Sadly, however, the Dunmaglass scheme isn’t the only blot on the Monadhliath landscape. Alan reports that another proposal is waiting in the wings, for an even more prominent site overlooking the Spey valley.
This cock-eyed plan would site 35 turbines high on the gathering grounds of the wild river Dulnain.
And permission has already been granted, a year ago, for the 20-turbine Corriegarth Wind Farm, above Loch Mhor, just a few kilometres west of the Dunmaglass development.

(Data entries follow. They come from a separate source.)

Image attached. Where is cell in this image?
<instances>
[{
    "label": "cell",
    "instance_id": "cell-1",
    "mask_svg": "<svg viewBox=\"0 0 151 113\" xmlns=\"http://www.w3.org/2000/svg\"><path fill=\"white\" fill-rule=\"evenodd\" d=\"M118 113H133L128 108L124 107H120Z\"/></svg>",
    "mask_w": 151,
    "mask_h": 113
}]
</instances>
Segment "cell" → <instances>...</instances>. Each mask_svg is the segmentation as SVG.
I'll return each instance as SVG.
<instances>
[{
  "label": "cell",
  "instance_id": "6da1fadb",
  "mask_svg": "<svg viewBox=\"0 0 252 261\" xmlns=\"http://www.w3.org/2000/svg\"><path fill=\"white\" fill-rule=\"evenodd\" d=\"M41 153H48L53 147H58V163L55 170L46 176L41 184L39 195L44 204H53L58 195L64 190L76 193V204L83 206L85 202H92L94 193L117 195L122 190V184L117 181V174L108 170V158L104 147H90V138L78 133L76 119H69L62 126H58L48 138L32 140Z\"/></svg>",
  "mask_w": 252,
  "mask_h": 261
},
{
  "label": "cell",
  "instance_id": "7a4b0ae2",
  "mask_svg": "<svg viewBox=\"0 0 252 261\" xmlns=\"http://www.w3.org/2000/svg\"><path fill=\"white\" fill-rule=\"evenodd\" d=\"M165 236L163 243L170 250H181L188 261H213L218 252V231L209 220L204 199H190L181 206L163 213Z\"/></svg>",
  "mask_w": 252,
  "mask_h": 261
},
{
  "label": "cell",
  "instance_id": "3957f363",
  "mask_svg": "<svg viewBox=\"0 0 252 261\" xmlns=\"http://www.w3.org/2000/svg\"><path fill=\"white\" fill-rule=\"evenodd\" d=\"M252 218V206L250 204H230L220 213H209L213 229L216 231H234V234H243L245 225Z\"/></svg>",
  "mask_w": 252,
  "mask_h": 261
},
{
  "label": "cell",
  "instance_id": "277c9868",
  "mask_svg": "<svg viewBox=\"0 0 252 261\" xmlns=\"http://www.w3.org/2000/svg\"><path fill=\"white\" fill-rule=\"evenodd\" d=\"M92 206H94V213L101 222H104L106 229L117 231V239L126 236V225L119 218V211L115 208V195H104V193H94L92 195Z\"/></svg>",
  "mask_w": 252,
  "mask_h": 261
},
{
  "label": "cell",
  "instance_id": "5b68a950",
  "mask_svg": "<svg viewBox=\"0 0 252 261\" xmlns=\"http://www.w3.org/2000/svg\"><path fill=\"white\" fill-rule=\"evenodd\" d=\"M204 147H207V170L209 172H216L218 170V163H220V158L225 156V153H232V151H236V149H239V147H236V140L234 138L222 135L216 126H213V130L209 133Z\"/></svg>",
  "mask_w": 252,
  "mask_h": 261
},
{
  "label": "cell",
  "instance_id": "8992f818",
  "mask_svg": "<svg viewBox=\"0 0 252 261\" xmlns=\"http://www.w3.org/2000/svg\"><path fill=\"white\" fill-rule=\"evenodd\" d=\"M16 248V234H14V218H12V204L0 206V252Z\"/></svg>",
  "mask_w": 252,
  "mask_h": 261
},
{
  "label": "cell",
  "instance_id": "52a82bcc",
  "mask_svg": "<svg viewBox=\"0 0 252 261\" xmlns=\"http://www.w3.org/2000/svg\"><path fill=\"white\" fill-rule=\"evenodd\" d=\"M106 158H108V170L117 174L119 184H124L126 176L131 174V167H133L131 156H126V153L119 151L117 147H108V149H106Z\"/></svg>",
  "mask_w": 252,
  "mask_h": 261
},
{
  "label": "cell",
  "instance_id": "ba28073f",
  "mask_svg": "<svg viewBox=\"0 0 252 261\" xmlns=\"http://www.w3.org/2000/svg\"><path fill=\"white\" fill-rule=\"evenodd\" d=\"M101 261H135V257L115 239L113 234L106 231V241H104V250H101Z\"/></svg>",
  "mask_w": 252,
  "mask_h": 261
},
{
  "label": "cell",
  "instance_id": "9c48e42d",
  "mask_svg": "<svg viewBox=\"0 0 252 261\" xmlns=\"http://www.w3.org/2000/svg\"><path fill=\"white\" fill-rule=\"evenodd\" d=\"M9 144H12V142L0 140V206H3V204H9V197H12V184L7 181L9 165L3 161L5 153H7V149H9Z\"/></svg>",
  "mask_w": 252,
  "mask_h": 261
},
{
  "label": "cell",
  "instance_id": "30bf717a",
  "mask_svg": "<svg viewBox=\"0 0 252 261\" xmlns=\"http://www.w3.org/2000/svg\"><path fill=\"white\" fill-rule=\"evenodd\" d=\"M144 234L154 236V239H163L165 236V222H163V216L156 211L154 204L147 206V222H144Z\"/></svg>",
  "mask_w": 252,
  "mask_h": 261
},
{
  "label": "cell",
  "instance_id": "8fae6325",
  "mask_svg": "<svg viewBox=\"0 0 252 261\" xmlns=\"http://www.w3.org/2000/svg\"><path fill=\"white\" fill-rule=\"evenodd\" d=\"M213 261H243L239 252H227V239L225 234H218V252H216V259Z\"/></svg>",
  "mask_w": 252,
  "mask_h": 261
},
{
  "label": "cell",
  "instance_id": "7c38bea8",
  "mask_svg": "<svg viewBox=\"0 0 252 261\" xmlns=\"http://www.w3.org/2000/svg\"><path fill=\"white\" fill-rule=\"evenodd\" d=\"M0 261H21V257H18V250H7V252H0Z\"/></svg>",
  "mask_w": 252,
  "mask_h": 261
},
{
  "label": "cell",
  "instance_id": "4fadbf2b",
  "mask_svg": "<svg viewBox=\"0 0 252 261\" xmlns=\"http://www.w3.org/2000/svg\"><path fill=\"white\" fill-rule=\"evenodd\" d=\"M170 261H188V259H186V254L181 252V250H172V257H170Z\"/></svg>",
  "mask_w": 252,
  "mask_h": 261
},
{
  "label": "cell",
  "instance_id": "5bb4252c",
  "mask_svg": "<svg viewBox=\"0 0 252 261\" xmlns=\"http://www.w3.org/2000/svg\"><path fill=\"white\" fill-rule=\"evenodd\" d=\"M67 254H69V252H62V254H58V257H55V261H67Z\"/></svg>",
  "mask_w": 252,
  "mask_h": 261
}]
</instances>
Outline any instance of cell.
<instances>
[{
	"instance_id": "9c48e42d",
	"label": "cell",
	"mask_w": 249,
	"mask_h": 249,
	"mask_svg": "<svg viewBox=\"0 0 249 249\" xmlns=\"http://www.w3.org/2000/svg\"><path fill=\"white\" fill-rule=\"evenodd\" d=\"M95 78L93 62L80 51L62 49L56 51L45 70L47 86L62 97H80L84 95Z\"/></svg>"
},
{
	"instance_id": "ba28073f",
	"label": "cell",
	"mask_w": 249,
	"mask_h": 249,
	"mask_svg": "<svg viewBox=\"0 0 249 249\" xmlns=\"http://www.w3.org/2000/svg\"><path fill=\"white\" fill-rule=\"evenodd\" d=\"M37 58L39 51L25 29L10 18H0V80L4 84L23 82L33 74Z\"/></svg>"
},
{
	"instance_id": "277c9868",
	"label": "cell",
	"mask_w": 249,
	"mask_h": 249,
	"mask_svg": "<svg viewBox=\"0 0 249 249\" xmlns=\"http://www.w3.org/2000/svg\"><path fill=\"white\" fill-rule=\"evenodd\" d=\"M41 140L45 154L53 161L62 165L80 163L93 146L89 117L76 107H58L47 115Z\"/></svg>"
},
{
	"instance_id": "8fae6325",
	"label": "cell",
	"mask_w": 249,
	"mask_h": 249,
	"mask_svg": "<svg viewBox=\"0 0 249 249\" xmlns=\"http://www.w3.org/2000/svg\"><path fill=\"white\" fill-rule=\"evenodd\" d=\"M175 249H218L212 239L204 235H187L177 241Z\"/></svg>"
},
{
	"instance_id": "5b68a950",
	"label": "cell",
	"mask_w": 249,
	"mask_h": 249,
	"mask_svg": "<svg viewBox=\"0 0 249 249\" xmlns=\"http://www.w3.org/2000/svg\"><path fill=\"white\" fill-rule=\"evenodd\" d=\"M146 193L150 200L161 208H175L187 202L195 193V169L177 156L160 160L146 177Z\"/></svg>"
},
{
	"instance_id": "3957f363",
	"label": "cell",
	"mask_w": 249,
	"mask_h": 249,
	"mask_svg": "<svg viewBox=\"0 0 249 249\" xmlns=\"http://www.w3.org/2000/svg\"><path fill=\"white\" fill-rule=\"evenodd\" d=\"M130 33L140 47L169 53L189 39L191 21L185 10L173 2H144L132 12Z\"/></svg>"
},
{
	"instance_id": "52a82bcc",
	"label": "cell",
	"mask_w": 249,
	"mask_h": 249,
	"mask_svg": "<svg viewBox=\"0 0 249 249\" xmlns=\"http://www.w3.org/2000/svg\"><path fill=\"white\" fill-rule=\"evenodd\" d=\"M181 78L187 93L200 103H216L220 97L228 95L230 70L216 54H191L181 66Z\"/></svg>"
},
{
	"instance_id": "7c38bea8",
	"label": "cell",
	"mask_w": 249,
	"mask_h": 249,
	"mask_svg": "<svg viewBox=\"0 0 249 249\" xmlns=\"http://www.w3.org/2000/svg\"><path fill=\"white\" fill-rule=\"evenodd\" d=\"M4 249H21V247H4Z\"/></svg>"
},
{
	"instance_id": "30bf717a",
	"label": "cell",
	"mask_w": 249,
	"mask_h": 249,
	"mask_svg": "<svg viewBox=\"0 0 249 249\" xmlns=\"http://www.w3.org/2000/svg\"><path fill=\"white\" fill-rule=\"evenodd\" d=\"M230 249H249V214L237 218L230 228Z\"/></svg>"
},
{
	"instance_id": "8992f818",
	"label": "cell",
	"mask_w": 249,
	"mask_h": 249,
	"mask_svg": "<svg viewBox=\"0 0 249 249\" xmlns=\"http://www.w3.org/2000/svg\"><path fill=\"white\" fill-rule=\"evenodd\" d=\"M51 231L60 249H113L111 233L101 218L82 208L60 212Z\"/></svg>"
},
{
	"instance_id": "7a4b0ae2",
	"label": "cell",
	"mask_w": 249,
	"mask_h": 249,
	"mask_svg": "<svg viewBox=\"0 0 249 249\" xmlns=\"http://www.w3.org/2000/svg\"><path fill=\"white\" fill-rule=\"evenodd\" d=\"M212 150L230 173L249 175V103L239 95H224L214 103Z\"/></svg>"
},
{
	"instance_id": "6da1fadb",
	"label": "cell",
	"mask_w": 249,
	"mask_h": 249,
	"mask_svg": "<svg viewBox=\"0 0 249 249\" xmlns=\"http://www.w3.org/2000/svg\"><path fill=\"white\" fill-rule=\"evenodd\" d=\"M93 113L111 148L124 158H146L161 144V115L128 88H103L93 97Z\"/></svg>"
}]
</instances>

You get the impression that the politicians regard the Monadhliath as a sacrificial range, one that few people know about and one that can therefore be written off in the name of redundant power generation, profit, or whatever are the motives behind those who plan such things.
In 1994, when I joined TGO, I’d been heavily involved in a draining two-year battle against plans for a 20-something turbine wind power station planned for the moors between Hebden Bridge and Haworth. I can’t stand the thought of reciting again all the reasons why these wind power station proposals shouldn’t even be being considered. If you read this kind of blog, you already know them (or have your own take on the subject), especially the trauma that hacking away at our remaining wild places induces. We won that battle back then but every time I return to the South Pennines it sees that another hillside has been sacrificed to a big fat wind power station.
Wide open spaces bleak, some call ’em don’t appeal to everyone, but I love the vastness, the opportunity to lose yourself while finding one’s self
If you get chance, research just how many conventional dirty coal and gas fired power stations have closed since the trend for land-based wind power stations kicked in. I’m afraid the answer is “none”. Wind generate power can’t be stored in batteries and used on those occasions when the wind doesn’t blow, so the conventional stations have to be retained for such times. And those stations can’t be turned on at the flick of a switch to compensate instantly for the lack of wind generated power. They have to be kept going at some great capacity; in other words, twice the amount of energy needed has to be generated continuously.
But these wind power stations must surely bring benefits, seeing as how the governments are allowing them to be built all over the place? Well, aye, of course. Power suppliers are obliged to buy power generated by alternative means such as wind generation at an inflated from power generators such as RES (Renewable Energy Systems, behind the Dunmaglass scheme). Our energy bills are top-loaded to cater for that not sure how much these days, it used to be ten per cent but I have a feeling the current government’s about to up that this spring; they obviously think energy doesn’t cost enough yet – and that renewable pot also funds other renewables such as wave and nuclear power.
Scotland’s wild land is under severe assault from developers left right and centre. The sand dunes at Menie have been sacrificed to billionaire Donald Trump’s golf course. Giant power lines are to be built down the length of the country. The country’s political guardians see more benefit and greater value in heavy industry, profiteering power generation, the degradation of their landscape.
One lame thought occurs. If this continues, those 300 TGO Challengers, who spend the best part of a fortnight on foot, chewing little electricity as they go, won’t seem the point in crossing the industrial landscape that the Highlands are in danger of becoming. Instead, they’ll stay at home, with the heating and the lights on, and reminisce by watching repeats of Tom Weir’s Scotland or Wilderness Walks. And we’ll ned yet another sodding wind farm to provide the juice.